◆ Task prompt:
Start to finish, reproduce the records below with nothing missing.

◆ Supplied information:
—————
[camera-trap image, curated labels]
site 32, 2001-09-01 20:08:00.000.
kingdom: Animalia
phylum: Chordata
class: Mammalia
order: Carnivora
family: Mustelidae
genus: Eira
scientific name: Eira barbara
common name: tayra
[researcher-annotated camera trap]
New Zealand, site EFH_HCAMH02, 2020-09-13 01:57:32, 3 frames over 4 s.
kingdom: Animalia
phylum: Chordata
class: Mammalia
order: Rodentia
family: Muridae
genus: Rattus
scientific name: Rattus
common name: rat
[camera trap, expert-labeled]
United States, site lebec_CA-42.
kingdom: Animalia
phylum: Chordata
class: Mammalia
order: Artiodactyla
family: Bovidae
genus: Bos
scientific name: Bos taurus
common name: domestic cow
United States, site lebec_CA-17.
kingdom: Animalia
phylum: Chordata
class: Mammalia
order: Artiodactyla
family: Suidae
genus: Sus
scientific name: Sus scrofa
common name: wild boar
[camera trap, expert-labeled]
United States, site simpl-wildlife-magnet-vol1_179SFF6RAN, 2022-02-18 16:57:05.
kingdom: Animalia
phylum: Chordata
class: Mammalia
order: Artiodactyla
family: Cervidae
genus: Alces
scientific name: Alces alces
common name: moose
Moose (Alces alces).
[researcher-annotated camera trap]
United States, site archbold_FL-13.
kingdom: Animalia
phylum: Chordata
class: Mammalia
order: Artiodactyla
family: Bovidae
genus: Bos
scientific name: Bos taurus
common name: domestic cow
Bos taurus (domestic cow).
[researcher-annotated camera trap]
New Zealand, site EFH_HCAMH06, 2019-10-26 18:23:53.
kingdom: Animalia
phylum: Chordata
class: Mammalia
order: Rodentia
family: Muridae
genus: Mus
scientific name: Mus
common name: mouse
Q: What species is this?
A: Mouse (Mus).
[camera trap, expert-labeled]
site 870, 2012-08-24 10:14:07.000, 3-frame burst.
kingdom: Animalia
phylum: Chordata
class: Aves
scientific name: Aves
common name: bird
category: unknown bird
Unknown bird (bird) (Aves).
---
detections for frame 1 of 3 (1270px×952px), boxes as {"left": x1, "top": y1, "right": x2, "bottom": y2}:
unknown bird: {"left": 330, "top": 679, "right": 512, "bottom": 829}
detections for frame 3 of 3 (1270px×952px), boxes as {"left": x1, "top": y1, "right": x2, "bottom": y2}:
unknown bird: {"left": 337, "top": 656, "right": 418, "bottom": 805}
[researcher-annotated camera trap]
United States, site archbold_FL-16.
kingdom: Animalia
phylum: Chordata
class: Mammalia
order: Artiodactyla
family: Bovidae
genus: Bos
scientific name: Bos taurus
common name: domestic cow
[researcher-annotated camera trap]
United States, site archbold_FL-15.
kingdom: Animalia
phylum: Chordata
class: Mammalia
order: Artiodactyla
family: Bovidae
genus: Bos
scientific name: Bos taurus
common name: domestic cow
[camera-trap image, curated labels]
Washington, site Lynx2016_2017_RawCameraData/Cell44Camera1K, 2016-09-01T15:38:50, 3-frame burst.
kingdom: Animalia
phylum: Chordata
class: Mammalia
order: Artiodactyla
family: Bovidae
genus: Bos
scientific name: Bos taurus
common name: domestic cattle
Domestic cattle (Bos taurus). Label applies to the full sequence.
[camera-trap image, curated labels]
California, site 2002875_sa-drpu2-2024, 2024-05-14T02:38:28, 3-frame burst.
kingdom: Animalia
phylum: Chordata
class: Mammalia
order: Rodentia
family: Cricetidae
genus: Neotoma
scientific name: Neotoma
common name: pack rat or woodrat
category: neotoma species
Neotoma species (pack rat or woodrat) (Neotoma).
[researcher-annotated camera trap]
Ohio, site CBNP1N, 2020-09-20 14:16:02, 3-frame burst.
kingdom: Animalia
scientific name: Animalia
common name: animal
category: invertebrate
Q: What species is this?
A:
—————
◆ Exercise answer:
[camera-trap image, curated labels]
site 32, 2001-09-01 20:08:00.000.
kingdom: Animalia
phylum: Chordata
class: Mammalia
order: Carnivora
family: Mustelidae
genus: Eira
scientific name: Eira barbara
common name: tayra
[researcher-annotated camera trap]
New Zealand, site EFH_HCAMH02, 2020-09-13 01:57:32, 3 frames over 4 s.
kingdom: Animalia
phylum: Chordata
class: Mammalia
order: Rodentia
family: Muridae
genus: Rattus
scientific name: Rattus
common name: rat
[camera trap, expert-labeled]
United States, site lebec_CA-42.
kingdom: Animalia
phylum: Chordata
class: Mammalia
order: Artiodactyla
family: Bovidae
genus: Bos
scientific name: Bos taurus
common name: domestic cow
United States, site lebec_CA-17.
kingdom: Animalia
phylum: Chordata
class: Mammalia
order: Artiodactyla
family: Suidae
genus: Sus
scientific name: Sus scrofa
common name: wild boar
[camera trap, expert-labeled]
United States, site simpl-wildlife-magnet-vol1_179SFF6RAN, 2022-02-18 16:57:05.
kingdom: Animalia
phylum: Chordata
class: Mammalia
order: Artiodactyla
family: Cervidae
genus: Alces
scientific name: Alces alces
common name: moose
Moose (Alces alces).
[researcher-annotated camera trap]
United States, site archbold_FL-13.
kingdom: Animalia
phylum: Chordata
class: Mammalia
order: Artiodactyla
family: Bovidae
genus: Bos
scientific name: Bos taurus
common name: domestic cow
Bos taurus (domestic cow).
[researcher-annotated camera trap]
New Zealand, site EFH_HCAMH06, 2019-10-26 18:23:53.
kingdom: Animalia
phylum: Chordata
class: Mammalia
order: Rodentia
family: Muridae
genus: Mus
scientific name: Mus
common name: mouse
Q: What species is this?
A: Mouse (Mus).
[camera trap, expert-labeled]
site 870, 2012-08-24 10:14:07.000, 3-frame burst.
kingdom: Animalia
phylum: Chordata
class: Aves
scientific name: Aves
common name: bird
category: unknown bird
Unknown bird (bird) (Aves).
---
detections for frame 1 of 3 (1270px×952px), boxes as {"left": x1, "top": y1, "right": x2, "bottom": y2}:
unknown bird: {"left": 330, "top": 679, "right": 512, "bottom": 829}
detections for frame 3 of 3 (1270px×952px), boxes as {"left": x1, "top": y1, "right": x2, "bottom": y2}:
unknown bird: {"left": 337, "top": 656, "right": 418, "bottom": 805}
[researcher-annotated camera trap]
United States, site archbold_FL-16.
kingdom: Animalia
phylum: Chordata
class: Mammalia
order: Artiodactyla
family: Bovidae
genus: Bos
scientific name: Bos taurus
common name: domestic cow
[researcher-annotated camera trap]
United States, site archbold_FL-15.
kingdom: Animalia
phylum: Chordata
class: Mammalia
order: Artiodactyla
family: Bovidae
genus: Bos
scientific name: Bos taurus
common name: domestic cow
[camera-trap image, curated labels]
Washington, site Lynx2016_2017_RawCameraData/Cell44Camera1K, 2016-09-01T15:38:50, 3-frame burst.
kingdom: Animalia
phylum: Chordata
class: Mammalia
order: Artiodactyla
family: Bovidae
genus: Bos
scientific name: Bos taurus
common name: domestic cattle
Domestic cattle (Bos taurus). Label applies to the full sequence.
[camera-trap image, curated labels]
California, site 2002875_sa-drpu2-2024, 2024-05-14T02:38:28, 3-frame burst.
kingdom: Animalia
phylum: Chordata
class: Mammalia
order: Rodentia
family: Cricetidae
genus: Neotoma
scientific name: Neotoma
common name: pack rat or woodrat
category: neotoma species
Neotoma species (pack rat or woodrat) (Neotoma).
[researcher-annotated camera trap]
Ohio, site CBNP1N, 2020-09-20 14:16:02, 3-frame burst.
kingdom: Animalia
scientific name: Animalia
common name: animal
category: invertebrate
Q: What species is this?
A:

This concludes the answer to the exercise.